● **Text passage**
August 23, 2018  |  AMTI BRIEF

Despite a recent easing of Sino-Japanese tensions, Beijing continues exploration and production of sensitive oil and gas resources in the East China Sea over Tokyo’s objections. Most recently, China deployed an unidentified jack-up rig—a common type of mobile offshore drilling unit—to waters at the northern end of its chain of oil and gas platforms in the area. Those platforms tap oil and gas basins that straddle the median line between the two countries, which Japan provisionally claims as the boundary between its continental shelf and that of China (for more background on the dispute, see our earlier post, below). AMTI satellite images show the newly-deployed jack-up rig presumably engaged in exploratory drilling since at least June 25, though not in earlier imagery from April 15.

● **List of tasks**
1 - In the passage about Chinese drilling in the East China Sea, since at least what date do satellite images show the jack-up rig at work?
2 - Write a continuation of the passage on Chinese oil and gas drilling in the East China Sea, picking up after its final sentence.

● **Dataset**

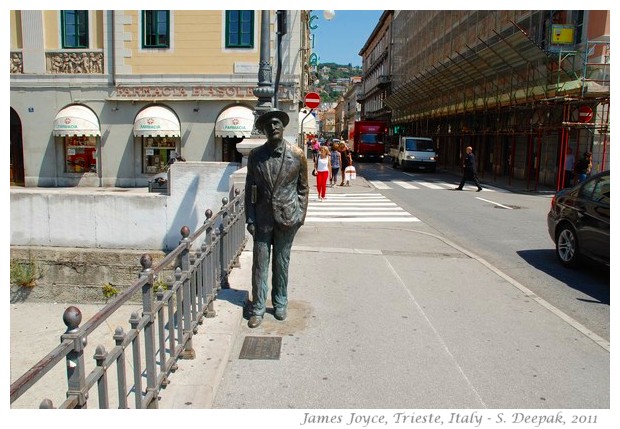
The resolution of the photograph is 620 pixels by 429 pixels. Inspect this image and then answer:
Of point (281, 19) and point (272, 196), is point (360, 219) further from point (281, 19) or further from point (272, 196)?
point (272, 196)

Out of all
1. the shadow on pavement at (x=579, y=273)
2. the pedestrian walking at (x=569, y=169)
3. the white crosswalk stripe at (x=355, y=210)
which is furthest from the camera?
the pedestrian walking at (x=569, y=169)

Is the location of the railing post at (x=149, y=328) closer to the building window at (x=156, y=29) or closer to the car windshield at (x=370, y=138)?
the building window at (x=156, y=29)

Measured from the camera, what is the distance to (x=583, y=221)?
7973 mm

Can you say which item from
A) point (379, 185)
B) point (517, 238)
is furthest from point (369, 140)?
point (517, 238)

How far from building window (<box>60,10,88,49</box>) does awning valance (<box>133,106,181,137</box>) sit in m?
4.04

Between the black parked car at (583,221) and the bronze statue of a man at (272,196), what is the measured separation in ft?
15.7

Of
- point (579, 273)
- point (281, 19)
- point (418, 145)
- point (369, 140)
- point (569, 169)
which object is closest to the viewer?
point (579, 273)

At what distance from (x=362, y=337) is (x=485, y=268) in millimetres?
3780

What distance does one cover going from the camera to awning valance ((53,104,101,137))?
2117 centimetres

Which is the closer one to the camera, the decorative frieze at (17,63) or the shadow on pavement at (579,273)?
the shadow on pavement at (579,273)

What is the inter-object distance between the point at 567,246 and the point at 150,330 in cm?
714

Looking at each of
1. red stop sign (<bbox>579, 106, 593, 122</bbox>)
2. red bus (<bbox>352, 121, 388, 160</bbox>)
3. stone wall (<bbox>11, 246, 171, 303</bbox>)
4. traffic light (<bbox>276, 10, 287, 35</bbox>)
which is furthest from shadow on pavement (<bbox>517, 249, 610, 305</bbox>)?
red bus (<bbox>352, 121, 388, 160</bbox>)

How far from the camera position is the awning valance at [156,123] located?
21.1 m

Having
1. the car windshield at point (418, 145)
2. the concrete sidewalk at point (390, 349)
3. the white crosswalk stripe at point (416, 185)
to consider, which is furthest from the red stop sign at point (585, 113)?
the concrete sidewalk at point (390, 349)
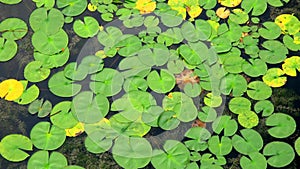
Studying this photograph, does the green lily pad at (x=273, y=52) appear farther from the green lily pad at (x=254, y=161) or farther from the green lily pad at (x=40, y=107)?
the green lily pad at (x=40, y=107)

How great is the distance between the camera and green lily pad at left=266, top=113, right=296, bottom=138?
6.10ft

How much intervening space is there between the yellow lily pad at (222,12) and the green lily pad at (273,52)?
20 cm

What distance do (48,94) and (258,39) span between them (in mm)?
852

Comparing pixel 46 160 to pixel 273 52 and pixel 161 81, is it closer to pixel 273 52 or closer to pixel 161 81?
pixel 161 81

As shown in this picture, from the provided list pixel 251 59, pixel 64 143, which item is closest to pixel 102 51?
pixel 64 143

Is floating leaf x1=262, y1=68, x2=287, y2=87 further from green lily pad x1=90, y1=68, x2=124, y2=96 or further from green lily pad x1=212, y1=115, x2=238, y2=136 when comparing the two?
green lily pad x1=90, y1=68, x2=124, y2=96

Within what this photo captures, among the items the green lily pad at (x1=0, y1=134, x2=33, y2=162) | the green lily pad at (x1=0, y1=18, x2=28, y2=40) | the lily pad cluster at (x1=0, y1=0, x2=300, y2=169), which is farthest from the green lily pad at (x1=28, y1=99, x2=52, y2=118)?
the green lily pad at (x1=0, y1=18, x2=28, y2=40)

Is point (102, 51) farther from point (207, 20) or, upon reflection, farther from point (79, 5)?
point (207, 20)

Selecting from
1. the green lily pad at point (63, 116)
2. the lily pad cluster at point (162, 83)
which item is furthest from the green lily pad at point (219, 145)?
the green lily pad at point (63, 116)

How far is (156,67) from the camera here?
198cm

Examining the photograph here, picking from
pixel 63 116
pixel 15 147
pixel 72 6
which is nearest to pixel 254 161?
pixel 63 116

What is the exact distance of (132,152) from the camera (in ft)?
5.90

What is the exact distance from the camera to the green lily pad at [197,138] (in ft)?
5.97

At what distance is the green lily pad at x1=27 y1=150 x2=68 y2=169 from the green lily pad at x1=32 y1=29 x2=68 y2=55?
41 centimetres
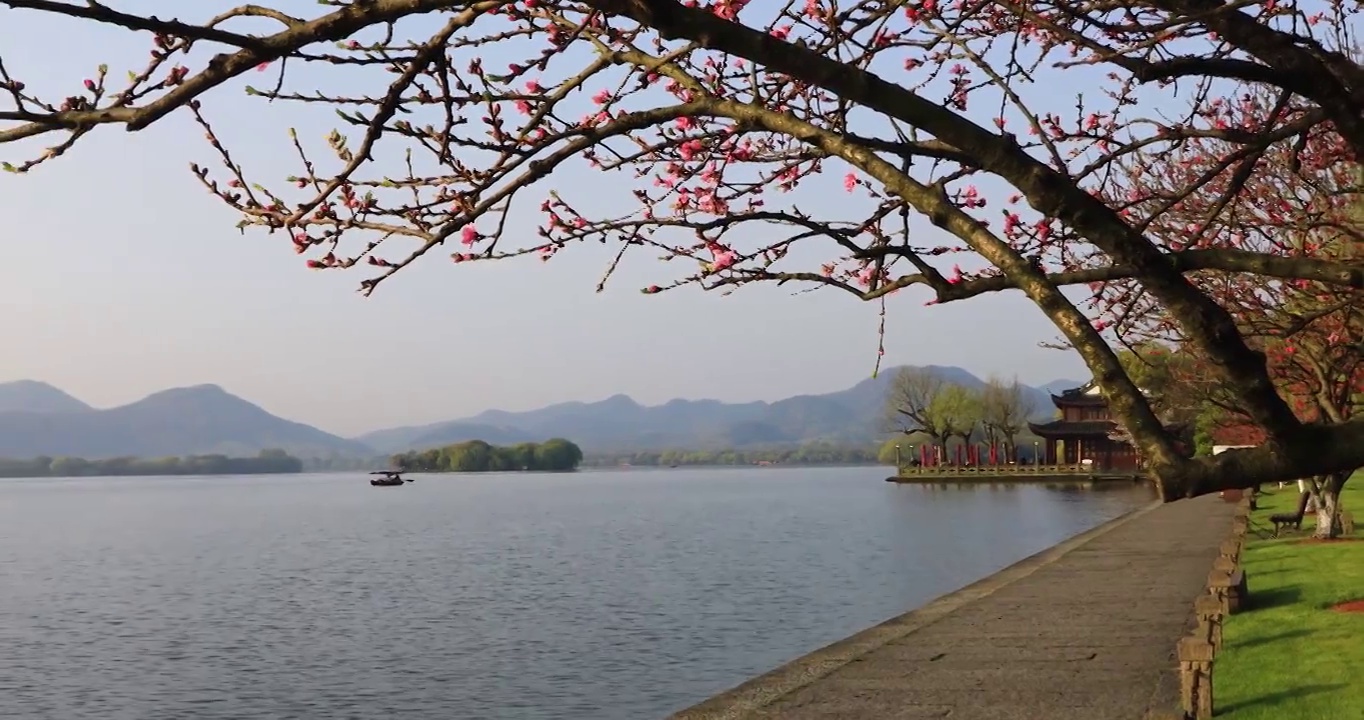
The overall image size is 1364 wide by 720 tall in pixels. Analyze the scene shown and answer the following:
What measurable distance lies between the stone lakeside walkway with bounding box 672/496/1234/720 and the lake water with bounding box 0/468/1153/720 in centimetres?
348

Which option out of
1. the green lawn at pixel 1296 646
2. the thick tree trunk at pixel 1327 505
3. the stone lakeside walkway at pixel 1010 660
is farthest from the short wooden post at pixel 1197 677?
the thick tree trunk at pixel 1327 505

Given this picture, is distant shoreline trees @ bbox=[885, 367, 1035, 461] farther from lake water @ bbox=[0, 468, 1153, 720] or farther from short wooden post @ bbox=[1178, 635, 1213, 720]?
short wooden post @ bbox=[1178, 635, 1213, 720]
---
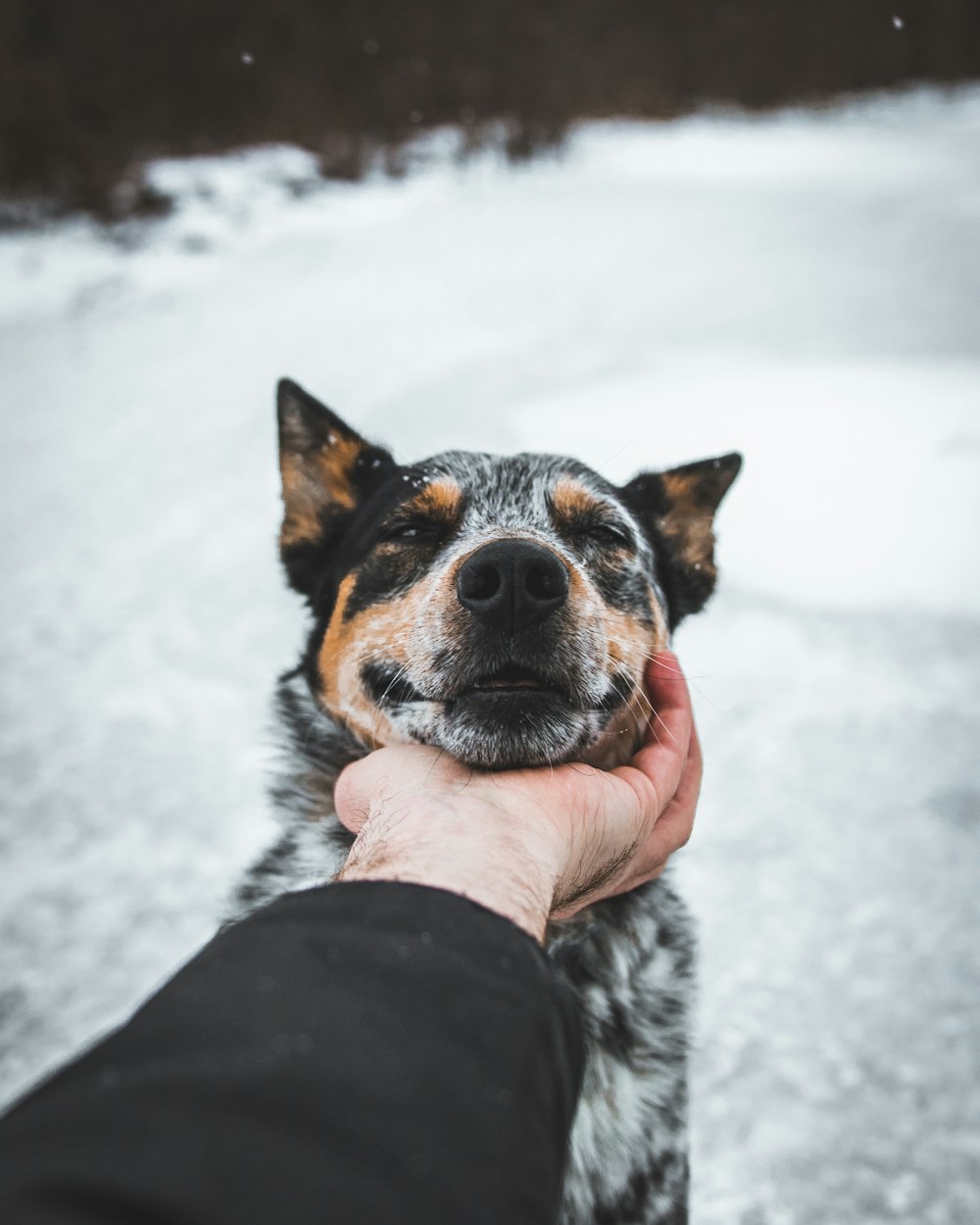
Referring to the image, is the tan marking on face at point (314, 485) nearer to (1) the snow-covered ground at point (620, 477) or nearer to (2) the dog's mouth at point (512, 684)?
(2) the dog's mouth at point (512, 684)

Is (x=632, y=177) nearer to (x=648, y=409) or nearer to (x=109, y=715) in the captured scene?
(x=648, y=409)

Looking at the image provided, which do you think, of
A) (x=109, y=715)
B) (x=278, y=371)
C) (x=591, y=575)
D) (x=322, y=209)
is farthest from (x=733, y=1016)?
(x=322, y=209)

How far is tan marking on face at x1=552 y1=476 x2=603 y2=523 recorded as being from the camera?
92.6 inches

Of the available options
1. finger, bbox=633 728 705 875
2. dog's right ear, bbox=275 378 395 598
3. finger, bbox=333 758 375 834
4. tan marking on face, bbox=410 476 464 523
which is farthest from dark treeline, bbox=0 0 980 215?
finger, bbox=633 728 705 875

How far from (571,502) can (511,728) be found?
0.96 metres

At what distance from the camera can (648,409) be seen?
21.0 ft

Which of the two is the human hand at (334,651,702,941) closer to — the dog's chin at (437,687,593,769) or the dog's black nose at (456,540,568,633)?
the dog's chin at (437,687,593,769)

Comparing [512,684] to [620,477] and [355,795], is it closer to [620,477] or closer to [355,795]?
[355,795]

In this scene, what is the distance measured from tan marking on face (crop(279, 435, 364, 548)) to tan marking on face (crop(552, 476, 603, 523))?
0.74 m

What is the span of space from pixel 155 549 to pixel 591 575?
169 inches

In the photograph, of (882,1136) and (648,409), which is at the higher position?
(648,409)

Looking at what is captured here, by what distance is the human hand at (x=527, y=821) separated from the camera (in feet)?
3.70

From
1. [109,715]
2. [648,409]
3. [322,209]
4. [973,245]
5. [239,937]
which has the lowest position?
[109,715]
--
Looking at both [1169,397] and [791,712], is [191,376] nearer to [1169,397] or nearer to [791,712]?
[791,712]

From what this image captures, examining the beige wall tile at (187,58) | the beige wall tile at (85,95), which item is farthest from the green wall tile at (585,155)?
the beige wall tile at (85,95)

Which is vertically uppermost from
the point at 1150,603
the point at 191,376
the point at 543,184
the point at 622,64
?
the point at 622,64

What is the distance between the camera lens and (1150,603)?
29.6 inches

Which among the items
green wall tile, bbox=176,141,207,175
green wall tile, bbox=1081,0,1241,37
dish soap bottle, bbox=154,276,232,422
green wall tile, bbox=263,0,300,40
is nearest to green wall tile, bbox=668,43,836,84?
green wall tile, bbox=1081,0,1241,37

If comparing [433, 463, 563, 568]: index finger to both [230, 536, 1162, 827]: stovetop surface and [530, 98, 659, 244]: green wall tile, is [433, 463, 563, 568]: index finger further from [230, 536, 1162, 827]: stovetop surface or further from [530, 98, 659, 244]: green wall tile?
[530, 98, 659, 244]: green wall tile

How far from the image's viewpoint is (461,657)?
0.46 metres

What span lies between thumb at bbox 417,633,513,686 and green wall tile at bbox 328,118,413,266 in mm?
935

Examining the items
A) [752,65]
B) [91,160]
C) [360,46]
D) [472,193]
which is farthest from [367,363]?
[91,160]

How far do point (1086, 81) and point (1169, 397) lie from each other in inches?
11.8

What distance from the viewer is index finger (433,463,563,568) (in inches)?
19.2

● **Results by task**
1 - June 25

2 -
Mobile jack-up rigs like this one are used both for exploratory drilling and for work at existing offshore platforms. Before new drilling, a jacket is installed on the seafloor, which serves to guide the drilling. The rig is then towed into place nearby, its derrick positioned over the jacket, and a well drilled. Last year, China deployed three other jack-up rigs to the area, identified by their automatic identification system (AIS) signals as the Haiyang Shiyou 942, Kantan Qihao, and Kaixuan Yihao (see below). In the case of Haiyang Shiyou 942, satellite imagery from June 2017 captured not only the jackup rig, but also the vessel that had installed the jacket.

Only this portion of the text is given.